名前と家族構成は毎回変わることなくこの国の第二王子として生まれる。
そしてもう一つ変わらないことは、生みの親が俺を産んだ直後に亡くなるということ。
産みの親、即ち王妃様は誰からも愛されるような優しく美しい人で、そんな人の命を奪った俺がその王妃様と同じ銀の髪と赤い瞳を持って産まれたのが余計に嫌だったのだろう。
俺は生まれてすぐに王妃を殺した罪だとかで、王宮の中でも誰も寄り付かない森の中にある離宮に幽閉された。

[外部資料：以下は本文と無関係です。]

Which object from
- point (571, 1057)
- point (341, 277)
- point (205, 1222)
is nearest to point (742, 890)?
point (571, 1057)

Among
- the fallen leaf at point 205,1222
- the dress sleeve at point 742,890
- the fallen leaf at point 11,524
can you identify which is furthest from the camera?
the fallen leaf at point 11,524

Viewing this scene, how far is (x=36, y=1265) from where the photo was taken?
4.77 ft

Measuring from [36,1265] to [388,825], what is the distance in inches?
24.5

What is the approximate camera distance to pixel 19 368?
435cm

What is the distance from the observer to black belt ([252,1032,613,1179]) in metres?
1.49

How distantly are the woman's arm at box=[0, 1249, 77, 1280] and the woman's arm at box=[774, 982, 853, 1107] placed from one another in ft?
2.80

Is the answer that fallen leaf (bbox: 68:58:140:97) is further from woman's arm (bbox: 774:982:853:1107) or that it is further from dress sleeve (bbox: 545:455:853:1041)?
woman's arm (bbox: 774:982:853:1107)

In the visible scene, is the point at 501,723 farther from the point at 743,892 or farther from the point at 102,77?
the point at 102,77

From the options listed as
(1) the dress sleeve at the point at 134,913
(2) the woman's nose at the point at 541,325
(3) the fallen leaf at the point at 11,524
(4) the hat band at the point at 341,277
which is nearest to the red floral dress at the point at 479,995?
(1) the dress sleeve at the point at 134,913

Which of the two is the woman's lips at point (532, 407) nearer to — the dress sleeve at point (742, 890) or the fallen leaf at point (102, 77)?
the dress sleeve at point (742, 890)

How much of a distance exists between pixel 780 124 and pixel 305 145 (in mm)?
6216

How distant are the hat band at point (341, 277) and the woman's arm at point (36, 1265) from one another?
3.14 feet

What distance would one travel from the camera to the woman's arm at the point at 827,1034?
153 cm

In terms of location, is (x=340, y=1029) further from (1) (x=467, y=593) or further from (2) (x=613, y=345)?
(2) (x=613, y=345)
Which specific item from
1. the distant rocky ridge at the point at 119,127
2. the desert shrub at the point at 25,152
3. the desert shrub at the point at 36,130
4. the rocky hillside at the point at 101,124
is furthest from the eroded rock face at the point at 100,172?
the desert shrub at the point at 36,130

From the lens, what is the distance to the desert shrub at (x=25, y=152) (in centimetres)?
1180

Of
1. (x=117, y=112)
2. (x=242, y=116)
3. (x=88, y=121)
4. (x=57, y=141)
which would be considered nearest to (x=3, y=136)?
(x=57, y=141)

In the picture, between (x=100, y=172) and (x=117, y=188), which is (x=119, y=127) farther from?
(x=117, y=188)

幽閉と言っても離宮の一部に人一人通れるくらいの穴があいていたから、出入りは自由だった。
間が抜けてるというかなんというか。
というより閉じ込める気はあまり無かったのだろう。
俺を王宮から追い出して、それでいてあまり遠くない場所に居させられればそれだけで後は俺の事など気にかけることもなかったから大きな穴にも気づかない。
だから最初の人生でその穴に気づいてからは、毎日のように抜け出しては森の中を駆け回った。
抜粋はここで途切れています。